**Collected data**
━━━━━━━━━━━━━━━━

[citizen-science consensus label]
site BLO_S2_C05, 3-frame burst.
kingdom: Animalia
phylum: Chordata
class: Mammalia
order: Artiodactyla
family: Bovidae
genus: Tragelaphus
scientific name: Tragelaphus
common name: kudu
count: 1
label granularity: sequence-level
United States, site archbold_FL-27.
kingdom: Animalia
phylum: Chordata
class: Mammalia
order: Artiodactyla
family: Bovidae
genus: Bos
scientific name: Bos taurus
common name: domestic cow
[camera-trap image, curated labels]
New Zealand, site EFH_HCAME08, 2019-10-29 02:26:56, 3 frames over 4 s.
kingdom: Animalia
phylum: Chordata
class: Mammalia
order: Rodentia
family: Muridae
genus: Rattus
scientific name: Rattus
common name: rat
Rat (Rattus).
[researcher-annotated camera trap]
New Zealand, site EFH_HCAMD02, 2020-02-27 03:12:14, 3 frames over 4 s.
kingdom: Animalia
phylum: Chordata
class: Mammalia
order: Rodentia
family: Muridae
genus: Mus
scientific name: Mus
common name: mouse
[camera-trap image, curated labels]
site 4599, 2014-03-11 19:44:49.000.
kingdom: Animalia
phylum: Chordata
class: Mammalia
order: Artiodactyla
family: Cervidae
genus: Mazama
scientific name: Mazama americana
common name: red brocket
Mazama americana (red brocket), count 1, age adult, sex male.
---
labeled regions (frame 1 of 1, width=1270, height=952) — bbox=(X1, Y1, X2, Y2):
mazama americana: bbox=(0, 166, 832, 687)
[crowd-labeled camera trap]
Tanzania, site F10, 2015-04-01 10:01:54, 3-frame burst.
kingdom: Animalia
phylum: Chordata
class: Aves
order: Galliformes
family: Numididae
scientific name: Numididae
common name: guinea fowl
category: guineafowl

━━━━━━━━━━━━━━━━

**Instructions to follow**
Of the lines above, retype only those from the line containing "United States, site archbold_FL-27." through the line containing "New Zealand, site EFH_HCAMD02, 2020-02-27", including both, exactly.

**Final answer**
United States, site archbold_FL-27.
kingdom: Animalia
phylum: Chordata
class: Mammalia
order: Artiodactyla
family: Bovidae
genus: Bos
scientific name: Bos taurus
common name: domestic cow
[camera-trap image, curated labels]
New Zealand, site EFH_HCAME08, 2019-10-29 02:26:56, 3 frames over 4 s.
kingdom: Animalia
phylum: Chordata
class: Mammalia
order: Rodentia
family: Muridae
genus: Rattus
scientific name: Rattus
common name: rat
Rat (Rattus).
[researcher-annotated camera trap]
New Zealand, site EFH_HCAMD02, 2020-02-27 03:12:14, 3 frames over 4 s.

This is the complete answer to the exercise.